▶ [Written problem]:
Rewrite the records starting at the line containing "Considering the scene" and ending at the last line, with "bus windshield" replaced by "coach windshield" and every other word left as it stands. Give only those lines.

Records of spatial relationships
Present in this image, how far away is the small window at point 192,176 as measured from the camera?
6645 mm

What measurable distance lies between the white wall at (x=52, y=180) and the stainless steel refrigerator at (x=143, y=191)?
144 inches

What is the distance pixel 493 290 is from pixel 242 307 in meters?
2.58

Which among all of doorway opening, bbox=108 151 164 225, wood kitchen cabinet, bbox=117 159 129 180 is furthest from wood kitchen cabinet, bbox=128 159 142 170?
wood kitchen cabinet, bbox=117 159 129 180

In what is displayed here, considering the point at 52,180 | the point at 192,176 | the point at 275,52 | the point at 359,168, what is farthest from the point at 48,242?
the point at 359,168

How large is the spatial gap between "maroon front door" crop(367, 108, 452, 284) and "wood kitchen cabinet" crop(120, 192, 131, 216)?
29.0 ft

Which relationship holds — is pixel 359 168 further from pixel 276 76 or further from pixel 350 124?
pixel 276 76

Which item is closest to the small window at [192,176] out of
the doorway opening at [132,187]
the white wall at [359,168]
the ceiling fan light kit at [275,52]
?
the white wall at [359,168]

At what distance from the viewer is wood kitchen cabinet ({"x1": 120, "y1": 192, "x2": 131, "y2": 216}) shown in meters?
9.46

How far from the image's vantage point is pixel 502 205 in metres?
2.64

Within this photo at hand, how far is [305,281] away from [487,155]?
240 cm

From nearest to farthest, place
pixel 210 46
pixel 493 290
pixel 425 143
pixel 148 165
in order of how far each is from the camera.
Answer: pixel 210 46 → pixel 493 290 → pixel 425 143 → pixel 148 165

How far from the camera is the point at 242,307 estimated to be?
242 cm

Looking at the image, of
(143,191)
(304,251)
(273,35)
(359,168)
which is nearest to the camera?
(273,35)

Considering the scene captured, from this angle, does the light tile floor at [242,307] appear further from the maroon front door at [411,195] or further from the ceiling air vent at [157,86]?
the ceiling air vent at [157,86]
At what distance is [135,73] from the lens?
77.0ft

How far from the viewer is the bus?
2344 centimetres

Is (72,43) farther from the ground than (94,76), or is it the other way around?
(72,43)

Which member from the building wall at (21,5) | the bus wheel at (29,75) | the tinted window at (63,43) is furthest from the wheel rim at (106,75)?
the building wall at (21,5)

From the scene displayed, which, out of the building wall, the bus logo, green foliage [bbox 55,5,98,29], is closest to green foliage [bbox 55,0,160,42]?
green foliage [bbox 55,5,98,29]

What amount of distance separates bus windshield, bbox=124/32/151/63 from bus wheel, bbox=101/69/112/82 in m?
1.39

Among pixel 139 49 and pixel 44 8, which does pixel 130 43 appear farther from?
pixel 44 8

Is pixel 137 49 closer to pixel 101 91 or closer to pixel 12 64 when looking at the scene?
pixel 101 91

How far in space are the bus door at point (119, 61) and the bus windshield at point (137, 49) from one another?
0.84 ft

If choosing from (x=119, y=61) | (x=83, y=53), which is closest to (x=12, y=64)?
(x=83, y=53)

▶ [Full solution]:
Considering the scene captured, from this angle, does the light tile floor at [242,307] appear further from the maroon front door at [411,195] or further from the ceiling air vent at [157,86]?
the ceiling air vent at [157,86]
At what distance is [135,73] from the lens?
77.0ft

How far from the viewer is the bus?
2344 centimetres

Is (72,43) farther from the ground than (94,76), or is it the other way around?
(72,43)

Which member from the building wall at (21,5) | the bus wheel at (29,75) | the tinted window at (63,43) is furthest from the wheel rim at (106,75)?
the building wall at (21,5)

From the scene displayed, which, out of the building wall, the bus logo, green foliage [bbox 55,5,98,29], is closest to green foliage [bbox 55,0,160,42]?
green foliage [bbox 55,5,98,29]

What amount of distance separates coach windshield, bbox=124/32/151/63 from bus wheel, bbox=101/69/112/82 in m?
1.39

Among pixel 139 49 and pixel 44 8, which does pixel 130 43 appear farther from?
pixel 44 8

Is pixel 137 49 closer to pixel 101 91 or closer to pixel 12 64 when looking at the scene?
pixel 101 91

How far in space are the bus door at point (119, 61) and the coach windshield at point (137, 49) from one another?
0.84 ft

If choosing from (x=119, y=61) | (x=83, y=53), which is closest to (x=12, y=64)?
(x=83, y=53)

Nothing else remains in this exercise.